As artificial intelligence systems begin autonomously designing, running, and learning from biological experiments, researchers are grappling with a fundamental problem: who's responsible when outcomes emerge from humans, algorithms, and living organisms working together? The stakes span product liability, regulatory compliance, and whether today's governance frameworks can even handle this new kind of innovation.
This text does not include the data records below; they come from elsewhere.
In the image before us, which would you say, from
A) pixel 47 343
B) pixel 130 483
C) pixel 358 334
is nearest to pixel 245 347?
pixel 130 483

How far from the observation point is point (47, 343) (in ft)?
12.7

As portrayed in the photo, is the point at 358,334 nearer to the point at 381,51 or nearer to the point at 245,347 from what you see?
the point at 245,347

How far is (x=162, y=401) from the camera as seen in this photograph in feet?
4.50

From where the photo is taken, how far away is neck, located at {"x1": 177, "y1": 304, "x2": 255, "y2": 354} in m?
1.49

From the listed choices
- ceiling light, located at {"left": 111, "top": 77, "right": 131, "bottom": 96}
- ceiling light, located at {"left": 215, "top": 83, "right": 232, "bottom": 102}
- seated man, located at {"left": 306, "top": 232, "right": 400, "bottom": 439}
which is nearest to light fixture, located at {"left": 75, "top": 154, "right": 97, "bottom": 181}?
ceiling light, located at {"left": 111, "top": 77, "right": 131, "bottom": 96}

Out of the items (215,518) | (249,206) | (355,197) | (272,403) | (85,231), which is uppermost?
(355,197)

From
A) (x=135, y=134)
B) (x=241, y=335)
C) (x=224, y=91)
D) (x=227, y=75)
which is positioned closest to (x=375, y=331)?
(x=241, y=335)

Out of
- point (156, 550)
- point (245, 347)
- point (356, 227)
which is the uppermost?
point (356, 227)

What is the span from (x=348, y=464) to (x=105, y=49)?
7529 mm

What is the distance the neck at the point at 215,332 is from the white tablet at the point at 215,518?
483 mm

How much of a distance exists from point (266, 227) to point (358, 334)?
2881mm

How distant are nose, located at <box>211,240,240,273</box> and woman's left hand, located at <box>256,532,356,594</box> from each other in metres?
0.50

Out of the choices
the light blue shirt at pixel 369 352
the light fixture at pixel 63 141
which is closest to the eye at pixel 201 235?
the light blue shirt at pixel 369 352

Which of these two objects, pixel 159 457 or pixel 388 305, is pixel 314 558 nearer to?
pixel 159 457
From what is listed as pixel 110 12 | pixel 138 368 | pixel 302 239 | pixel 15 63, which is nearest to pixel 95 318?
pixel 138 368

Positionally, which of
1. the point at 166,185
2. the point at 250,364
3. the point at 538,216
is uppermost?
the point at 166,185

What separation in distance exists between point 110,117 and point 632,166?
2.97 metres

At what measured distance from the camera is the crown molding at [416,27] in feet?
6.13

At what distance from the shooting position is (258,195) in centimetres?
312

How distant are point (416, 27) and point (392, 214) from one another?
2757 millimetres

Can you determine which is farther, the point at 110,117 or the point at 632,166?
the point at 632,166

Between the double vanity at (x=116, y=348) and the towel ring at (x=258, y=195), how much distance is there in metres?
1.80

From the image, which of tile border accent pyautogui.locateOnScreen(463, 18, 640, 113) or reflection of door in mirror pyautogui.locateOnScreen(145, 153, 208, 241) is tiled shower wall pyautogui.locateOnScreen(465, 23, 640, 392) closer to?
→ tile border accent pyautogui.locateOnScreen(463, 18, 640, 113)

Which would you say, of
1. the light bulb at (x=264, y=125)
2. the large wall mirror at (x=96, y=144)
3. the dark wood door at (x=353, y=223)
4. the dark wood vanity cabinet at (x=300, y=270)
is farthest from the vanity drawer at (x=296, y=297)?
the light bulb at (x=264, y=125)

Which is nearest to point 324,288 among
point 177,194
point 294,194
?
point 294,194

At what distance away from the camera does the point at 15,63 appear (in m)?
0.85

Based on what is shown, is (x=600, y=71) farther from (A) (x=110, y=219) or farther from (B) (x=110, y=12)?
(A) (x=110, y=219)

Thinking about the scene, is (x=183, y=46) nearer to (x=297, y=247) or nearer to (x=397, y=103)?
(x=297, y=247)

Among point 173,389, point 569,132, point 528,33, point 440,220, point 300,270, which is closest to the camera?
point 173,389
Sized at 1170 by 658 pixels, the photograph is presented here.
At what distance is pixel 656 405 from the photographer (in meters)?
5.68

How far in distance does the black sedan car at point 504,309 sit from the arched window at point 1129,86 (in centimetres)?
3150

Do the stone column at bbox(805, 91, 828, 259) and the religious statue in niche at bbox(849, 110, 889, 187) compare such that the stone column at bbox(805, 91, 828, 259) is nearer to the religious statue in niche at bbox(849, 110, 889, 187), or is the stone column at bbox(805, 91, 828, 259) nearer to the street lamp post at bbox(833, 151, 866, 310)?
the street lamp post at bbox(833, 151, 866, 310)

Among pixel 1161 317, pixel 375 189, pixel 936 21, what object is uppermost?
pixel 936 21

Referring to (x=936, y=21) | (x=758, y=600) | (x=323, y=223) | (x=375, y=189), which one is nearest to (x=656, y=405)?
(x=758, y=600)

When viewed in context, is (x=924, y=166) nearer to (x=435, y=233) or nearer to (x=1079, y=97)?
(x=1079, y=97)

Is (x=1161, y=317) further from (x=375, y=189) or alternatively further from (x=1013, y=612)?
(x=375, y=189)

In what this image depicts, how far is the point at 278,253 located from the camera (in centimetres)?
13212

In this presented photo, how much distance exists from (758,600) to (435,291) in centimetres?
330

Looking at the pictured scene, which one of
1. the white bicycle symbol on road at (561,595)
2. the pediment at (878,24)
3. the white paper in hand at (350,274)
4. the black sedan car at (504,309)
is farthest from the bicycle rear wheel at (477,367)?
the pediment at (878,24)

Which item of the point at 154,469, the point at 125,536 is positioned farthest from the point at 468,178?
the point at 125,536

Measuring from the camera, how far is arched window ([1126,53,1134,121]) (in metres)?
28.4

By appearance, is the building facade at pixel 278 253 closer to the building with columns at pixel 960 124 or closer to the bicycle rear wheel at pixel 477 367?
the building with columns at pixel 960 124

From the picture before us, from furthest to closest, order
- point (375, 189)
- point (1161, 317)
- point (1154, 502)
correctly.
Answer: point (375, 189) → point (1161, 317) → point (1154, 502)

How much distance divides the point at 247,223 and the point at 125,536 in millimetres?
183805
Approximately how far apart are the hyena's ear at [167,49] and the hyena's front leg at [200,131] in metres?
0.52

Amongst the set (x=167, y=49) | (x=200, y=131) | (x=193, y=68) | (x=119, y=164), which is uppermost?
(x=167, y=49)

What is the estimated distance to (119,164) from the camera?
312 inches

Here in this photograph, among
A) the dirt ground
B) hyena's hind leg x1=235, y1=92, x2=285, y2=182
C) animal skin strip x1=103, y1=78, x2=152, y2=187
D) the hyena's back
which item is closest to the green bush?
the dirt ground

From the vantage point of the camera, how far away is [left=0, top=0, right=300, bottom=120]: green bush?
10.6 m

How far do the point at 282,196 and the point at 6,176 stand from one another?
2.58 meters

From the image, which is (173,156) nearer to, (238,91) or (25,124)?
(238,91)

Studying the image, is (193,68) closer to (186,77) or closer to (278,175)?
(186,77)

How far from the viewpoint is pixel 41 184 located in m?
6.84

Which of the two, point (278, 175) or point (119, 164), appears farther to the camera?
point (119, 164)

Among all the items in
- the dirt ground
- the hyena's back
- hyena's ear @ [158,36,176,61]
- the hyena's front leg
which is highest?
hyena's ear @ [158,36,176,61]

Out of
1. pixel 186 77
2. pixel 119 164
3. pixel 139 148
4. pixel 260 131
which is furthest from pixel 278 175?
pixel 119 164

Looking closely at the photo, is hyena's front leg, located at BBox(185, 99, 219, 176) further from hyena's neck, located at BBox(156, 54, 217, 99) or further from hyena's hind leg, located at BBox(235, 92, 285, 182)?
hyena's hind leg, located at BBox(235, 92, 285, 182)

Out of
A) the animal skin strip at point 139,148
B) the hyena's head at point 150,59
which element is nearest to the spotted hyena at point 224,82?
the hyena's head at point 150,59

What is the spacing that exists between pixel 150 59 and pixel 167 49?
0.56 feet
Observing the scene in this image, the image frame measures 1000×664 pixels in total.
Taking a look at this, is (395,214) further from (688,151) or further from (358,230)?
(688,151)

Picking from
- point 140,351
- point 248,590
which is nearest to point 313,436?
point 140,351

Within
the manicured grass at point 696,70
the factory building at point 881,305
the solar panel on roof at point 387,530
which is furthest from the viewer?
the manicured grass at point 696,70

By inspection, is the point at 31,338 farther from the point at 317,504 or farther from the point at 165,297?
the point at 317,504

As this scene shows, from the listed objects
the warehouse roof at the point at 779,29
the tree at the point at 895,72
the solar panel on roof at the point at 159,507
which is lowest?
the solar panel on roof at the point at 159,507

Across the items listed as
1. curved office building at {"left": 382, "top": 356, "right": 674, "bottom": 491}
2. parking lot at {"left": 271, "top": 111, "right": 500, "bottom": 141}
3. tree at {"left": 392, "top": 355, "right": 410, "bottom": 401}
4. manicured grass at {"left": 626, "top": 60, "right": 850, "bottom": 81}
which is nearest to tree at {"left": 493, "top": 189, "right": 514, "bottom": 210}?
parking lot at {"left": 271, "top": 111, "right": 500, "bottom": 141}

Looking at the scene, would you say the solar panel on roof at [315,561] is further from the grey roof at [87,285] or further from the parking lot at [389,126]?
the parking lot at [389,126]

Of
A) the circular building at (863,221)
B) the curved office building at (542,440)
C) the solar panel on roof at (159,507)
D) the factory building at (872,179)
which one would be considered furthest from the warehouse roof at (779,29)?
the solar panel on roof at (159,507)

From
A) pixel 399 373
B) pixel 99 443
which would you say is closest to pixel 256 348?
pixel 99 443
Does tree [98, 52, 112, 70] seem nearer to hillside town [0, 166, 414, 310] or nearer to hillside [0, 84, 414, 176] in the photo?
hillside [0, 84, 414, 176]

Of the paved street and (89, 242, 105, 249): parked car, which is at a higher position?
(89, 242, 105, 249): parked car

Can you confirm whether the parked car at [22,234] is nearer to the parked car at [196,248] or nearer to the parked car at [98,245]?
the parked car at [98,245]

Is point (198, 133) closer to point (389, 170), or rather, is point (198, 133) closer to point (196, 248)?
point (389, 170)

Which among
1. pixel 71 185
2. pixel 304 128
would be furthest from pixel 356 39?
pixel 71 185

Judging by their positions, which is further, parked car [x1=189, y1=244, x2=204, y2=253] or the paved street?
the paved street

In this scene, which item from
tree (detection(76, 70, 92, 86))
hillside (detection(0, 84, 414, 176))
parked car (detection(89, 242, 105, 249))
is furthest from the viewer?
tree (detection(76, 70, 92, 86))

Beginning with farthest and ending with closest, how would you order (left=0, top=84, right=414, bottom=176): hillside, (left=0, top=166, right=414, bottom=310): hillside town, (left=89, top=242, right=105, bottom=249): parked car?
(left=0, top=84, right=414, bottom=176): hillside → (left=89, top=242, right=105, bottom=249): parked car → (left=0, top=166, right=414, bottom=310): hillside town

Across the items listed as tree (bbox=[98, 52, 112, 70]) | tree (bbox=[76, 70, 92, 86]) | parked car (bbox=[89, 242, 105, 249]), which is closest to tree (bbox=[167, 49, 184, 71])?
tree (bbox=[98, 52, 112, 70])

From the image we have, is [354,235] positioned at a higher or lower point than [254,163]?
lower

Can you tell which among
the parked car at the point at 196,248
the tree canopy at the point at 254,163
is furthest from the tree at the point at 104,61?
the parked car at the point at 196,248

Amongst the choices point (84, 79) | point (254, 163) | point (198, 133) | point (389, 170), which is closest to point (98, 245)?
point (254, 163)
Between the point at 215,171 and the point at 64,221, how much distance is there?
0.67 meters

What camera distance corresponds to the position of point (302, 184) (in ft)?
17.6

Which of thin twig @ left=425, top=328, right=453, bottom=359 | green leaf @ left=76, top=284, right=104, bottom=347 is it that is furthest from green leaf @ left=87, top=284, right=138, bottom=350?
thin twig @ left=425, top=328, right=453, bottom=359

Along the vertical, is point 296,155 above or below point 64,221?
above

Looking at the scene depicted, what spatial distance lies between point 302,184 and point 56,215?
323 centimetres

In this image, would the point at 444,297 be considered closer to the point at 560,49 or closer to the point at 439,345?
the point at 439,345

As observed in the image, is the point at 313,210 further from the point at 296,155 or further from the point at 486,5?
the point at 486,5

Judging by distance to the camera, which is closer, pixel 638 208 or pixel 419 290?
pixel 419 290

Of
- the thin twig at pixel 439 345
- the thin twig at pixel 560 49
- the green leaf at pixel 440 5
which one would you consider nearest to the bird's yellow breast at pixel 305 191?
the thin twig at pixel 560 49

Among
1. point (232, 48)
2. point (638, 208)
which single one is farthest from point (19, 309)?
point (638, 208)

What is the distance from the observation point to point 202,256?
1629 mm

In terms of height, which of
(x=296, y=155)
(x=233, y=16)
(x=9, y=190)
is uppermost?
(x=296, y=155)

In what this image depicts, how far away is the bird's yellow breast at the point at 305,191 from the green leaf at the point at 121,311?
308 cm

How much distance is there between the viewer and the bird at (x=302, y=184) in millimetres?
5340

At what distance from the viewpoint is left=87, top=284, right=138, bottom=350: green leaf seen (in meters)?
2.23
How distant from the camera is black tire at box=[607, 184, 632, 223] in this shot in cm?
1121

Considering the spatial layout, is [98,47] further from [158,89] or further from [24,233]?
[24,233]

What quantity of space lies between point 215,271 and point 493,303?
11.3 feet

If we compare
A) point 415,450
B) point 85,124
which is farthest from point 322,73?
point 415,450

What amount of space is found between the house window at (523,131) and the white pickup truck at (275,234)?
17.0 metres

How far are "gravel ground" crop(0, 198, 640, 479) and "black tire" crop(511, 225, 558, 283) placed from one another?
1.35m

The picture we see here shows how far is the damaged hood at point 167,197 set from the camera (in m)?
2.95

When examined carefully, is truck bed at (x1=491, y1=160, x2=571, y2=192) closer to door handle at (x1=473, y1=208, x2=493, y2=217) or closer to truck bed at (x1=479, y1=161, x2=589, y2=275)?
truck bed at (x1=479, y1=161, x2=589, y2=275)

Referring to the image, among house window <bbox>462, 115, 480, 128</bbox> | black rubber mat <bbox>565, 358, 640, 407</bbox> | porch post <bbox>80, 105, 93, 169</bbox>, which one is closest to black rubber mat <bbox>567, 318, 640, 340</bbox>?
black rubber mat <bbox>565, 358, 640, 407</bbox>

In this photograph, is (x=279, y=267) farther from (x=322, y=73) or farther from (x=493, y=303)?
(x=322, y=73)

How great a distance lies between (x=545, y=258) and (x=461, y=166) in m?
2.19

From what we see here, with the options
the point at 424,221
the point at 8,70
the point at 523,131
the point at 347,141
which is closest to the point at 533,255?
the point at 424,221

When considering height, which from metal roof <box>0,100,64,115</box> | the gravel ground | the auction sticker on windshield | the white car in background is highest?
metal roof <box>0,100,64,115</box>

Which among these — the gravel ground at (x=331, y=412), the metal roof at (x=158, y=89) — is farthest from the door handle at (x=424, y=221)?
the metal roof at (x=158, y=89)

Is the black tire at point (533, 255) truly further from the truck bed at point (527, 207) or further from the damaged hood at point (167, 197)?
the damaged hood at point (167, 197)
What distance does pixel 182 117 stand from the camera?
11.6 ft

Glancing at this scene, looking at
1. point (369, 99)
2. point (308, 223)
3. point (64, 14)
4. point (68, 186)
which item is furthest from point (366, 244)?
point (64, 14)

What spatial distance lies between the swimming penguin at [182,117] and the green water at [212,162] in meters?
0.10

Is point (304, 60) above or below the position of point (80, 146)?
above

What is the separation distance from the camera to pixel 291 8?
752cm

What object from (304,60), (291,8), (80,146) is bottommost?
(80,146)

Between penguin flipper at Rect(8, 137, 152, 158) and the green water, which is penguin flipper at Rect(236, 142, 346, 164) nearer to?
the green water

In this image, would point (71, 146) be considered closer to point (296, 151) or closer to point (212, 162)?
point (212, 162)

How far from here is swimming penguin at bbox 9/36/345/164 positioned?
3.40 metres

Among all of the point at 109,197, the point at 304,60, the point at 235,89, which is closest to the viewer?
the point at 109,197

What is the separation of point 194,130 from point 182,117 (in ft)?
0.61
Originaltitel: Biodesign x AI: Interactions in the Algorithmic Wet Lab

Abstrakt

Artificial intelligence is entering biological laboratories not only as a computational tool but as a co-experimenter that proposes, selects, and learns from interactions with living matter. As models increasingly steer protein engineering, material morphogenesis, and bioart, design decisions and feedback loops become distributed across humans, algorithms, and organisms. This panel stages a focused debate around three questions for HCI: Who designs these hybrid workflows? Where does responsibility lie when outcomes emerge from coupled human–algorithm–organism systems? What counts as interaction when learning unfolds simultaneously in code, cells, and infrastructures? Panelists from design research, computational biology, ethics, and art offer contrasting provocations grounded in cases from automated wet labs, living interfaces, and critical biodesign. Through case-based debate and moderated audience discussion, the session introduces the algorithmic wet lab as a new locus of interaction, offering attendees an expanded vocabulary of material intelligence and contested directions for AI × Biodesign within HCI.